Identification of Hibernating Myocardium With Quantitative Intravenous Myocardial Contrast Echocardiography
Comparison With Dobutamine Echocardiography and Thallium-201 Scintigraphy
Background— There are currently no data on the accuracy of intravenous myocardial contrast echocardiography (MCE) in detecting myocardial hibernation in man and its comparative accuracy to dobutamine echocardiography (DE) or thallium 201 (Tl201) scintigraphy.
Methods and Results— Twenty patients with coronary artery disease and ventricular dysfunction underwent MCE 1 to 5 days before bypass surgery and repeat echocardiography at 3 to 4 months. Patients also underwent DE (n=18) and rest-redistribution Tl201 tomography (n=16) before revascularization. MCE was performed using continuous Optison infusion (12 to 16 cc/h) with intermittent pulse inversion harmonics and incremental triggering (1:1 to 1:8). Myocardial contrast intensity (MCI) replenishment curves were constructed to derive quantitative MCE indices of blood velocity and flow. Recovery of function occurred in 38% of dysfunctional segments. MCE parameters of perfusion in hibernating myocardium were similar to segments with normal function and higher than dysfunctional myocardium without recovery of function (P<0.001). The best MCE parameter for predicting functional recovery was Peak MCI×β, an index of myocardial blood flow (area under the curve, 0.83). MCE parameters were higher in segments with contractile reserve and Tl201 uptake ≥60% (P<0.05) and identified viable segments without contractile reserve by DE. The sensitivity of Peak MCI×β >1.5 dB/s for recovery of function was 90% and was similar to Tl201 scintigraphy (92%) and any contractile reserve (80%); specificity was higher than for Tl201 and DE (63%, 45%, and 54%, respectively; P<0.05).
Conclusions— MCE with intravenous contrast identifies myocardial hibernation in humans. Prediction of viable myocardium with MCE is best using quantification of myocardial blood flow and provides improved accuracy compared with DE and Tl201 scintigraphy.
Received July 18, 2002; revision received October 15, 2002; accepted October 22, 2002.
Evaluation of hibernating myocardium has included metabolic and perfusion imaging, as well as assessment of contractile reserve.1,2 Recently, myocardial contrast echocardiography (MCE) using intracoronary contrast administration has emerged as a modality for assessing myocardial perfusion, and it has the potential to predict myocardial viability.3,4 Its underlying basis is that myocardial contrast enhancement depends on an intact microcirculation.
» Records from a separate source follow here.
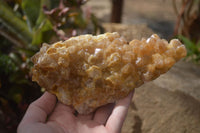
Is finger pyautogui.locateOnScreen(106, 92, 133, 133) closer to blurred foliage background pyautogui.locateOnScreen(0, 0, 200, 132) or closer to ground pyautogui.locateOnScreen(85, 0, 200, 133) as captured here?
ground pyautogui.locateOnScreen(85, 0, 200, 133)

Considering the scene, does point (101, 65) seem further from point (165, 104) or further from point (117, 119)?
point (165, 104)

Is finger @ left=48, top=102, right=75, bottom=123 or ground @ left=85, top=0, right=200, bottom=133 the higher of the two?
finger @ left=48, top=102, right=75, bottom=123

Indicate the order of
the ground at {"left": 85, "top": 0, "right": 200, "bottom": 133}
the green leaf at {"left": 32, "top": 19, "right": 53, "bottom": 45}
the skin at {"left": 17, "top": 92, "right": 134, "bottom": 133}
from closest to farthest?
the skin at {"left": 17, "top": 92, "right": 134, "bottom": 133} < the ground at {"left": 85, "top": 0, "right": 200, "bottom": 133} < the green leaf at {"left": 32, "top": 19, "right": 53, "bottom": 45}

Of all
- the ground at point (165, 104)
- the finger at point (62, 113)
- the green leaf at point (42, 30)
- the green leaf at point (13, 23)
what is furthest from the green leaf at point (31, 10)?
the finger at point (62, 113)

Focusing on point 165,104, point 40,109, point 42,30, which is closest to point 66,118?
point 40,109

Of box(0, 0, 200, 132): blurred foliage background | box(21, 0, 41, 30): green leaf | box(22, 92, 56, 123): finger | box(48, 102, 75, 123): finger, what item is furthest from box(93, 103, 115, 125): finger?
box(21, 0, 41, 30): green leaf

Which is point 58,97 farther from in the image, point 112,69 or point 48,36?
point 48,36

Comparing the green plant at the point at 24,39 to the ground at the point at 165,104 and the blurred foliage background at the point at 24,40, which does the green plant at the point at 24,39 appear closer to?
the blurred foliage background at the point at 24,40
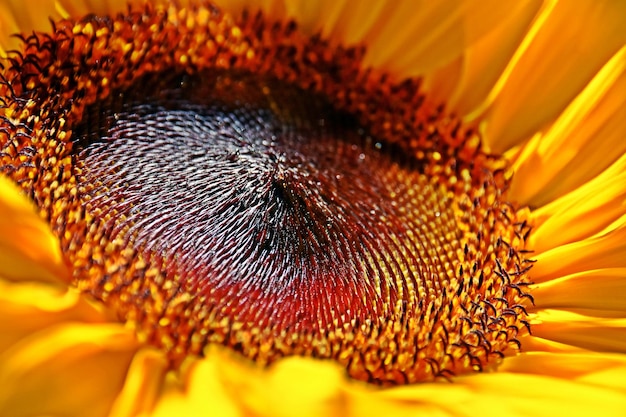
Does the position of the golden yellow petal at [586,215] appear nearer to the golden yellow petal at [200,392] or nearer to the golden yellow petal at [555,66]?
the golden yellow petal at [555,66]

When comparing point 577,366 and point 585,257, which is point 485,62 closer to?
point 585,257

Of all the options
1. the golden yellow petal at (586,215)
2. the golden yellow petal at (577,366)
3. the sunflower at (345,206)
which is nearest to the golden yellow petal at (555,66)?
the sunflower at (345,206)

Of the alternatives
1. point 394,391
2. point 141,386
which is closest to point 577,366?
point 394,391

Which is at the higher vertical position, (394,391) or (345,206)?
(345,206)

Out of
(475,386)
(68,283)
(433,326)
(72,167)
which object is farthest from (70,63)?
(475,386)

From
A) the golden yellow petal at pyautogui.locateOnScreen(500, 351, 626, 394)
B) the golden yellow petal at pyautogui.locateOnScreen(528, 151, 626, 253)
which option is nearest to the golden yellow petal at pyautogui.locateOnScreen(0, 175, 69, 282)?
the golden yellow petal at pyautogui.locateOnScreen(500, 351, 626, 394)

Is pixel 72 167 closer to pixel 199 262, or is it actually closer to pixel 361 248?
pixel 199 262

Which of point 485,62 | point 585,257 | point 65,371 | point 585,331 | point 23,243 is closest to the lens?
point 65,371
Recently, the combination of intravenous MCE and destruction and replenishment contrast intensity curves have allowed for the noninvasive quantification of myocardial blood volume and velocity and, thus, myocardial blood flow.5 Whether these new quantitative MCE parameters help predict myocardial hibernation, are superior to conventional maximal contrast intensity, and are comparable to inotropic reserve and radionuclide imaging with rest-redistribution thallium-201 (Tl201) scintigraphy is currently not known.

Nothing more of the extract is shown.